(Beginning of Source data)

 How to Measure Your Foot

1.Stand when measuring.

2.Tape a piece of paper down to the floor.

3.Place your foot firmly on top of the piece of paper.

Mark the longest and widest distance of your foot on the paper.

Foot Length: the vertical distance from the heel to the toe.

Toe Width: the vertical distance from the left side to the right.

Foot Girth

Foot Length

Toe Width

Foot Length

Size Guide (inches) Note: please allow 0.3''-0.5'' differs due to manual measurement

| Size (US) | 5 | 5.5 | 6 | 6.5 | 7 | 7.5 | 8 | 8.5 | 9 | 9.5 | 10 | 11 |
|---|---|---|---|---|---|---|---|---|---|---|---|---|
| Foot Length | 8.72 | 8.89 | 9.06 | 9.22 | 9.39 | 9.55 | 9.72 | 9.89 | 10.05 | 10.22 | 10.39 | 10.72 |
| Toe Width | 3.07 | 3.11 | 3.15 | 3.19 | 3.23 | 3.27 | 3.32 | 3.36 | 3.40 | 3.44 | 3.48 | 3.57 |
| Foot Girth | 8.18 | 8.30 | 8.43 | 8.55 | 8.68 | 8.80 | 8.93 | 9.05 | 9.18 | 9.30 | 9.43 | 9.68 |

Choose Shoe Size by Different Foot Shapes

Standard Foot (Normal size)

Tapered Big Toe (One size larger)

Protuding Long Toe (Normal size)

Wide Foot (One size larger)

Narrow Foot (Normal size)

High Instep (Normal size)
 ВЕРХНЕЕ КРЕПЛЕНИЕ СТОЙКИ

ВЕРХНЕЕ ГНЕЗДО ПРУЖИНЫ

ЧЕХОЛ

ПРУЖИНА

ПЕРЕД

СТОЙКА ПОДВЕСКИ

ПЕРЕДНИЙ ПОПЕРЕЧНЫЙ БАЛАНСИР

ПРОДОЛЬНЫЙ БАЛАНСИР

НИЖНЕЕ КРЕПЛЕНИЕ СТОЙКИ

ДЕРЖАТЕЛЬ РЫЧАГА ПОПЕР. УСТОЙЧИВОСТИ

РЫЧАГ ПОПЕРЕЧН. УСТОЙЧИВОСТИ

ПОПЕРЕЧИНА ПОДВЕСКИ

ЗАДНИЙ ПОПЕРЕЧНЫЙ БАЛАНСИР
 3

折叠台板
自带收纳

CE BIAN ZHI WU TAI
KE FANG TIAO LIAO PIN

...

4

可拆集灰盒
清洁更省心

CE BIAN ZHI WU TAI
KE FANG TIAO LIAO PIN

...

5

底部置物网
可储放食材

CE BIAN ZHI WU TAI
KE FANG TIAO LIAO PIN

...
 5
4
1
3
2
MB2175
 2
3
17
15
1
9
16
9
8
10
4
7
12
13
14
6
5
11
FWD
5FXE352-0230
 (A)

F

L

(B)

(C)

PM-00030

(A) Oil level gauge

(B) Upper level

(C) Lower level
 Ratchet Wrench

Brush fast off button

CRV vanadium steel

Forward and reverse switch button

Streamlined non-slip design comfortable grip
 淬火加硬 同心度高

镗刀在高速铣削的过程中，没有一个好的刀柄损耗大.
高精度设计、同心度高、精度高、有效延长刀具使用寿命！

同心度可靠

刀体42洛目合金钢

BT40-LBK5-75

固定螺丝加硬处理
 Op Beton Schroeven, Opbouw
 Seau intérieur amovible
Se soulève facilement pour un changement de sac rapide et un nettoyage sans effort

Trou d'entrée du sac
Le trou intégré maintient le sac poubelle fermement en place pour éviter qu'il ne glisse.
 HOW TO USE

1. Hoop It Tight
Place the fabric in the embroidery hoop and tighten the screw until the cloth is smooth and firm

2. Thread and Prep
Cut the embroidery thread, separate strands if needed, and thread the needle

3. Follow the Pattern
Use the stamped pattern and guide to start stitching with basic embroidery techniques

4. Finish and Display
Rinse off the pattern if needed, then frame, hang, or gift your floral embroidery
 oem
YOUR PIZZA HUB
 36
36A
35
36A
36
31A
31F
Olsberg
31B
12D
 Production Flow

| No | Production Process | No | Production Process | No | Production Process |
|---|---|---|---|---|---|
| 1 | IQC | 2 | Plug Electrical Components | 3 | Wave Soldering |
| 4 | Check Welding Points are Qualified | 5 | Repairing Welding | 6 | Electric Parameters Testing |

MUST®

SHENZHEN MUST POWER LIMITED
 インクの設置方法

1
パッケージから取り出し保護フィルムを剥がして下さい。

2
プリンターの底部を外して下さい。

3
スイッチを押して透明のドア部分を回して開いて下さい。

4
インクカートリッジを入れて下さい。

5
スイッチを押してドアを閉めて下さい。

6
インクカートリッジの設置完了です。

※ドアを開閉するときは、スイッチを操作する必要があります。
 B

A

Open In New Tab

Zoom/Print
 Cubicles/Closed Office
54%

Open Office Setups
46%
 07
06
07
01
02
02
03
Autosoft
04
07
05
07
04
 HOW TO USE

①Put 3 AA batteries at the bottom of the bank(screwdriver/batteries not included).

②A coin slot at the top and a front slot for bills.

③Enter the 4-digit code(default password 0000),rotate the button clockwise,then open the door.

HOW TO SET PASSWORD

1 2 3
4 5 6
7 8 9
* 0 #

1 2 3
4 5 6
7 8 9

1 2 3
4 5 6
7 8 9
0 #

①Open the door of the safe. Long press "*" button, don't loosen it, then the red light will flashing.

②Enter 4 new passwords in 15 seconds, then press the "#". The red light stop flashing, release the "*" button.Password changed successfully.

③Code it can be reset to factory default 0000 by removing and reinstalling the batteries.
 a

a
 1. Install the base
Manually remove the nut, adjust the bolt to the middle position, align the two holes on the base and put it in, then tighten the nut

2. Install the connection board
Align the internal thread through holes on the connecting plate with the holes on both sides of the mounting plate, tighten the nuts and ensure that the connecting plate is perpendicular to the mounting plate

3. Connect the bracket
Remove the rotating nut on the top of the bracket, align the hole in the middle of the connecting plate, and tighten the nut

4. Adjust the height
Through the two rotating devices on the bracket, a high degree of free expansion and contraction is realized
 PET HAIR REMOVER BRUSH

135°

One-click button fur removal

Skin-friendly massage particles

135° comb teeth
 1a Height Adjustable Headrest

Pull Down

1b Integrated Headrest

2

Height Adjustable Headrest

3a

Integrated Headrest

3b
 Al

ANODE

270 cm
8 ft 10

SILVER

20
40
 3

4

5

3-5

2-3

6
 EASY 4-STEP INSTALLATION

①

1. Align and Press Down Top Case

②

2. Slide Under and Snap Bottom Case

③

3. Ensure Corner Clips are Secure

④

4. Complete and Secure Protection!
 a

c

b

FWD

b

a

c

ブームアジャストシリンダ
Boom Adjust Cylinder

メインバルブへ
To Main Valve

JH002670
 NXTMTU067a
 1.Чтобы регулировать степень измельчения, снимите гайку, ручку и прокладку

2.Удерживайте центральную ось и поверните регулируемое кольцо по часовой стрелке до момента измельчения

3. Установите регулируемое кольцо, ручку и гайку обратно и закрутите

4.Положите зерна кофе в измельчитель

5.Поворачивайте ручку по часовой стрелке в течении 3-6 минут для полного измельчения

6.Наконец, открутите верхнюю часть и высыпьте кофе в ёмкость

(End of Source data)

Give the data back in full, exactly as written.

 How to Measure Your Foot

1.Stand when measuring.

2.Tape a piece of paper down to the floor.

3.Place your foot firmly on top of the piece of paper.

Mark the longest and widest distance of your foot on the paper.

Foot Length: the vertical distance from the heel to the toe.

Toe Width: the vertical distance from the left side to the right.

Foot Girth

Foot Length

Toe Width

Foot Length

Size Guide (inches) Note: please allow 0.3''-0.5'' differs due to manual measurement

| Size (US) | 5 | 5.5 | 6 | 6.5 | 7 | 7.5 | 8 | 8.5 | 9 | 9.5 | 10 | 11 |
|---|---|---|---|---|---|---|---|---|---|---|---|---|
| Foot Length | 8.72 | 8.89 | 9.06 | 9.22 | 9.39 | 9.55 | 9.72 | 9.89 | 10.05 | 10.22 | 10.39 | 10.72 |
| Toe Width | 3.07 | 3.11 | 3.15 | 3.19 | 3.23 | 3.27 | 3.32 | 3.36 | 3.40 | 3.44 | 3.48 | 3.57 |
| Foot Girth | 8.18 | 8.30 | 8.43 | 8.55 | 8.68 | 8.80 | 8.93 | 9.05 | 9.18 | 9.30 | 9.43 | 9.68 |

Choose Shoe Size by Different Foot Shapes

Standard Foot (Normal size)

Tapered Big Toe (One size larger)

Protuding Long Toe (Normal size)

Wide Foot (One size larger)

Narrow Foot (Normal size)

High Instep (Normal size)
 ВЕРХНЕЕ КРЕПЛЕНИЕ СТОЙКИ

ВЕРХНЕЕ ГНЕЗДО ПРУЖИНЫ

ЧЕХОЛ

ПРУЖИНА

ПЕРЕД

СТОЙКА ПОДВЕСКИ

ПЕРЕДНИЙ ПОПЕРЕЧНЫЙ БАЛАНСИР

ПРОДОЛЬНЫЙ БАЛАНСИР

НИЖНЕЕ КРЕПЛЕНИЕ СТОЙКИ

ДЕРЖАТЕЛЬ РЫЧАГА ПОПЕР. УСТОЙЧИВОСТИ

РЫЧАГ ПОПЕРЕЧН. УСТОЙЧИВОСТИ

ПОПЕРЕЧИНА ПОДВЕСКИ

ЗАДНИЙ ПОПЕРЕЧНЫЙ БАЛАНСИР
 3

折叠台板
自带收纳

CE BIAN ZHI WU TAI
KE FANG TIAO LIAO PIN

...

4

可拆集灰盒
清洁更省心

CE BIAN ZHI WU TAI
KE FANG TIAO LIAO PIN

...

5

底部置物网
可储放食材

CE BIAN ZHI WU TAI
KE FANG TIAO LIAO PIN

...
 5
4
1
3
2
MB2175
 2
3
17
15
1
9
16
9
8
10
4
7
12
13
14
6
5
11
FWD
5FXE352-0230
 (A)

F

L

(B)

(C)

PM-00030

(A) Oil level gauge

(B) Upper level

(C) Lower level
 Ratchet Wrench

Brush fast off button

CRV vanadium steel

Forward and reverse switch button

Streamlined non-slip design comfortable grip
 淬火加硬 同心度高

镗刀在高速铣削的过程中，没有一个好的刀柄损耗大.
高精度设计、同心度高、精度高、有效延长刀具使用寿命！

同心度可靠

刀体42洛目合金钢

BT40-LBK5-75

固定螺丝加硬处理
 Op Beton Schroeven, Opbouw
 Seau intérieur amovible
Se soulève facilement pour un changement de sac rapide et un nettoyage sans effort

Trou d'entrée du sac
Le trou intégré maintient le sac poubelle fermement en place pour éviter qu'il ne glisse.
 HOW TO USE

1. Hoop It Tight
Place the fabric in the embroidery hoop and tighten the screw until the cloth is smooth and firm

2. Thread and Prep
Cut the embroidery thread, separate strands if needed, and thread the needle

3. Follow the Pattern
Use the stamped pattern and guide to start stitching with basic embroidery techniques

4. Finish and Display
Rinse off the pattern if needed, then frame, hang, or gift your floral embroidery
 oem
YOUR PIZZA HUB
 36
36A
35
36A
36
31A
31F
Olsberg
31B
12D
 Production Flow

| No | Production Process | No | Production Process | No | Production Process |
|---|---|---|---|---|---|
| 1 | IQC | 2 | Plug Electrical Components | 3 | Wave Soldering |
| 4 | Check Welding Points are Qualified | 5 | Repairing Welding | 6 | Electric Parameters Testing |

MUST®

SHENZHEN MUST POWER LIMITED
 インクの設置方法

1
パッケージから取り出し保護フィルムを剥がして下さい。

2
プリンターの底部を外して下さい。

3
スイッチを押して透明のドア部分を回して開いて下さい。

4
インクカートリッジを入れて下さい。

5
スイッチを押してドアを閉めて下さい。

6
インクカートリッジの設置完了です。

※ドアを開閉するときは、スイッチを操作する必要があります。
 B

A

Open In New Tab

Zoom/Print
 Cubicles/Closed Office
54%

Open Office Setups
46%
 07
06
07
01
02
02
03
Autosoft
04
07
05
07
04
 HOW TO USE

①Put 3 AA batteries at the bottom of the bank(screwdriver/batteries not included).

②A coin slot at the top and a front slot for bills.

③Enter the 4-digit code(default password 0000),rotate the button clockwise,then open the door.

HOW TO SET PASSWORD

1 2 3
4 5 6
7 8 9
* 0 #

1 2 3
4 5 6
7 8 9

1 2 3
4 5 6
7 8 9
0 #

①Open the door of the safe. Long press "*" button, don't loosen it, then the red light will flashing.

②Enter 4 new passwords in 15 seconds, then press the "#". The red light stop flashing, release the "*" button.Password changed successfully.

③Code it can be reset to factory default 0000 by removing and reinstalling the batteries.
 a

a
 1. Install the base
Manually remove the nut, adjust the bolt to the middle position, align the two holes on the base and put it in, then tighten the nut

2. Install the connection board
Align the internal thread through holes on the connecting plate with the holes on both sides of the mounting plate, tighten the nuts and ensure that the connecting plate is perpendicular to the mounting plate

3. Connect the bracket
Remove the rotating nut on the top of the bracket, align the hole in the middle of the connecting plate, and tighten the nut

4. Adjust the height
Through the two rotating devices on the bracket, a high degree of free expansion and contraction is realized
 PET HAIR REMOVER BRUSH

135°

One-click button fur removal

Skin-friendly massage particles

135° comb teeth
 1a Height Adjustable Headrest

Pull Down

1b Integrated Headrest

2

Height Adjustable Headrest

3a

Integrated Headrest

3b
 Al

ANODE

270 cm
8 ft 10

SILVER

20
40
 3

4

5

3-5

2-3

6
 EASY 4-STEP INSTALLATION

①

1. Align and Press Down Top Case

②

2. Slide Under and Snap Bottom Case

③

3. Ensure Corner Clips are Secure

④

4. Complete and Secure Protection!
 a

c

b

FWD

b

a

c

ブームアジャストシリンダ
Boom Adjust Cylinder

メインバルブへ
To Main Valve

JH002670
 NXTMTU067a
 1.Чтобы регулировать степень измельчения, снимите гайку, ручку и прокладку

2.Удерживайте центральную ось и поверните регулируемое кольцо по часовой стрелке до момента измельчения

3. Установите регулируемое кольцо, ручку и гайку обратно и закрутите

4.Положите зерна кофе в измельчитель

5.Поворачивайте ручку по часовой стрелке в течении 3-6 минут для полного измельчения

6.Наконец, открутите верхнюю часть и высыпьте кофе в ёмкость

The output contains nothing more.